● Description of the task: Copy out every one of the lines below word for word, keeping their order and punctuation unchanged.

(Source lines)
============
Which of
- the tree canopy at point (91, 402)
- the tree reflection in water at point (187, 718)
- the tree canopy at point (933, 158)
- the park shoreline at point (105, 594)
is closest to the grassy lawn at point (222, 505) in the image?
============
● The response:
Which of
- the tree canopy at point (91, 402)
- the tree reflection in water at point (187, 718)
- the tree canopy at point (933, 158)
- the park shoreline at point (105, 594)
is closest to the grassy lawn at point (222, 505) in the image?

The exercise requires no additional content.